As another Tax Appeal season is upon us, we would like to thank our clients and our appraisers for a great season of tax appeals. For the 2016 tax year, we saved our clients more than $12 Million in tax assessments. Starting on October 5, 2016, our office will begin accepting tax appeals for the 2017 tax year. Since all final judgments in Monmouth County are under the cloud of the new Assessment Demonstration Program, the following information is essential for all Monmouth County residents.
Monmouth County’s Assessment Demonstration Program was implemented in 2014, ostensibly as a means of ensuring that all taxpayers are paying their fair share of property taxes. Under the new program, property tax assessments are revised annually to bring every assessment to 100% of true market value, as established as of October 1 of the pretax year. The program also includes provisions to allow for a 5-Year Data Collection Cycle, thereby increasing the frequency at which property data would be collected or verified.
By conducting annual revaluations, the County will effectively remove “fractional assessments.” All properties in Monmouth County will now be assessed at 100% of true market value. The old system of dividing an assessment by the town’s equalization ration to determine the true value assessment would, therefore, no longer be necessary in Monmouth County. Similarly, the arithmetic process of adding 15% to the equalization ratio to determine whether the assessment is within the “Chapter 123 corridor” is also not necessary. However, with annual revaluations comes a consequence for all taxpayers who had previously filed appeals.
One of the main byproducts of the Assessment Demonstration Program is the removal of the Freeze Act. Historically, taxpayers who have won their appeals can rest assured that their assessments will not be raised again for three years. The taxpayer would receive the reduction in assessment for the year of appeal, plus an additional two years following the appeal. However, one of the big exceptions to the Freeze Act is that it ceases in any cases where there is a municipal-wide revaluation or re-assessment. Since the Assessment Demonstration Program mandates annual revaluations, the Freeze Act will not be applicable in most Monmouth County towns. Please note that this is also the case for any town (regardless of the county it is in) in which a revaluation or re-assessment has taken place.

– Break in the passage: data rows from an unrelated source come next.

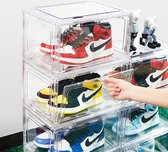 Vermanto Premium Sneakerbox - Chaussures pour femmes - Baskets pour femmes - Boîte - Boîte à chaussures - Système de rangement - Organisateur - Magnétique - Étagère à chaussures - Transparent - 1 pièce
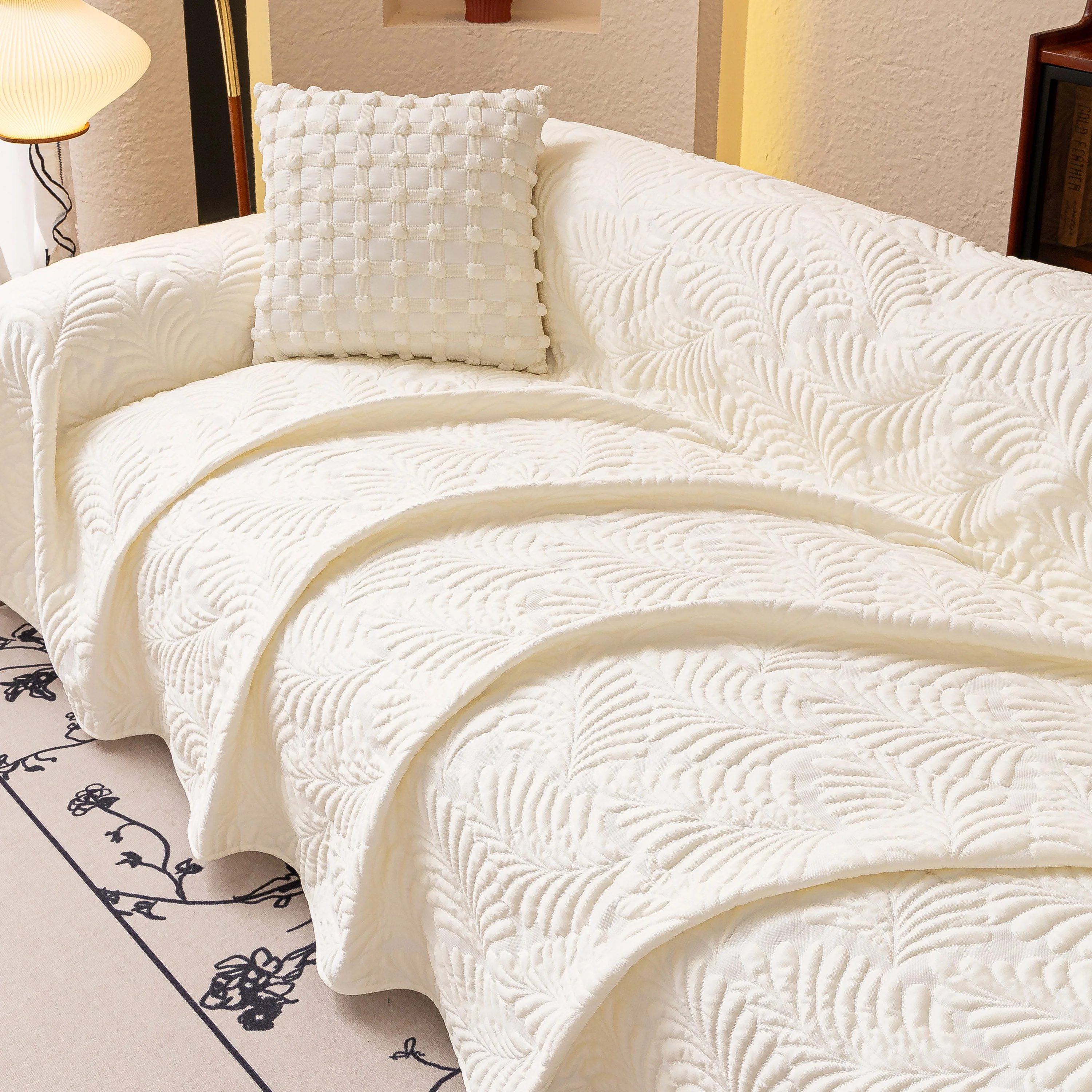 Cooling Quilted Non-Slip Furniture Protector for Pets & Kids, Washable Sofa Slipcover - Image 92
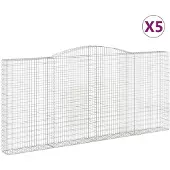 vidaXL Schanskorven 5 st gewelfd 400x30x180/200 cm ijzer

While lawmakers have tinkered with proposed legislation to find a way to keep the Freeze Act in effect during revaluation years, by applying formulas and percentages, no legislation to that effect has been adopted as of this date, and therefore, all taxpayers who won their appeals in 2015 or 2016 should be forewarned that in the event that a town conducts a revaluation or re-assessment this year, any previously awarded reduction in assessment is in jeopardy.
The good news is that some Monmouth County municipalities have already opted out of the assessment demonstration program. These towns include: Avon, Belmar, Eatontown, Manasquan, Marlboro, Millstone, Shrewsbury Borough and Wall. For residents of other towns, it is crucial that you check your 2017 assessments to determine whether they exceed the assessments from prior years. By November 1, most Monmouth County municipalities will have published their new tax assessments for all properties. All other counties should have their assessments published by January 15. This information is available through NJACTB, except in Ocean County, where you can obtain your assessment by checking with the Ocean County Tax Board’s website.
If your 2017 tax assessment exceeds the value of your property, please contact our office to determine whether we should file a tax appeal. If you have an appeal pending in Tax Court for a prior year, you will still be advised to file an appeal of your 2017 assessment in order to preserve your rights to obtain a reduction for that year. Please note, however, that if your total assessment is less than $1 Million, the 2017 appeal must be initially filed in the County Tax Board, before it can be appealed to the Tax Court.